To present the Negev perspective in recent decades as to the effect of adenotonsillectomy regarding clinical and polysomnographic features, cardiopulmonary morbidity, growth, neurocognitive function, health care services utilization, and enuresis by reviewing current related literature.

Methods

All relevant published data by the Soroka University Medical Center and related community medical services were reviewed and compared to MEDLINE linked literature regarding aspects of childhood obstructive sleep apnea published through November 2005.

Results

Published data support a significant effect of adenotonsillectomy on the associated co morbidities: adenotonsillectomy resulted in the reduction of pulmonary hypertension, improved growth as a result of an increase in growth hormone secretion, improvement of neurocognitive function to the normal range, reduction in nocturnal enuresis, as well as reducing general morbidities, as reflected by the reduction in health care utilization. However, there are still uncertainties relating to major aspects. There is no specific definition for OSAS grading, or for generating a guideline for surgical treatment and refinement of the indications of T&A.

Conclusions

Adenotonsillectomy has a beneficial effect on children with OSAS, however, further research is required before recommendations for the treatment of OSAS in children can be formulated.

Introduction

Obstructive sleep apnea syndrome (OSAS) in children is characterized by a combination of prolonged partial upper airway obstruction (obstructive hypopnea) and/or intermittent complete obstruction (obstructive apnea) that disrupts normal ventilation during sleep and normal sleep pattern [1]. OSAS is clinically characterized by snoring, difficulty in breathing during sleep, and repeated obstructive apnea. The syndrome occurs in 0.7–4% of children [2]. The vast majority of cases of OSAS in children are associated with adenotonsillar hypertrophy. In obese children with OSAS the degree of the syndrome is proportional to the degree of obesity. Childhood OSAS occurs mainly at 2–8-years-of-age, which is the age when the tonsils and adenoid are the largest in relation to the underlying airway size [3]. Complications of OSAS may include pulmonary hypertension, neurobehavioral morbidity, failure-to-thrive (FTT), and nocturnal enuresis [4]. It is not clear to what extent OSAS complications are due to sleep fragmentation or to intermittent nocturnal hypoxemia, as there is uncertainty of the ability of polysomnographic parameters to predict morbidity [3], [5]. Adenotonsillar hypertrophy is the most common cause of OSAS in children; therefore, the definitive treatment is adenotonsillectomy (T&A).
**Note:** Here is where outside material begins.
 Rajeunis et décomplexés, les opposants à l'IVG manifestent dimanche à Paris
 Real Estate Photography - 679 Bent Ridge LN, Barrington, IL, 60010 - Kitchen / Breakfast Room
Other modalities used to treat OSAS include nocturnal oxygen, nasal spray of corticosteroids, nasopharyngeal tube, nasal CPAP, and tracheostomy [3], [6]. There is still a debate as to the absence of prospective randomized controlled trials investigating the efficacy of treatment of obstructive sleep apnea with T&A in children [7]. In this paper we present the Negev perspective in recent decades as to the effect of T&A regarding clinical and polysomnographic (PSG) features, cardiopulmonary morbidity, growth, neurocognitive function, health care services utilization, and enuresis. A team approach has included a pediatric pulmonologist, a polysomnography expert, and a pediatric otolaryngologist.

Section snippets

Sleep characteristics following T&A in children with OSAS

The pathophysiology of OSAS in children is not well defined, but is related to a combination of anatomic narrowing and neuromuscular function [3]. Pathophysiologic factors include structural factors—the hypertrophied adenoids and tonsils, role of upper neuromotor tone [8] and genetic factors [9].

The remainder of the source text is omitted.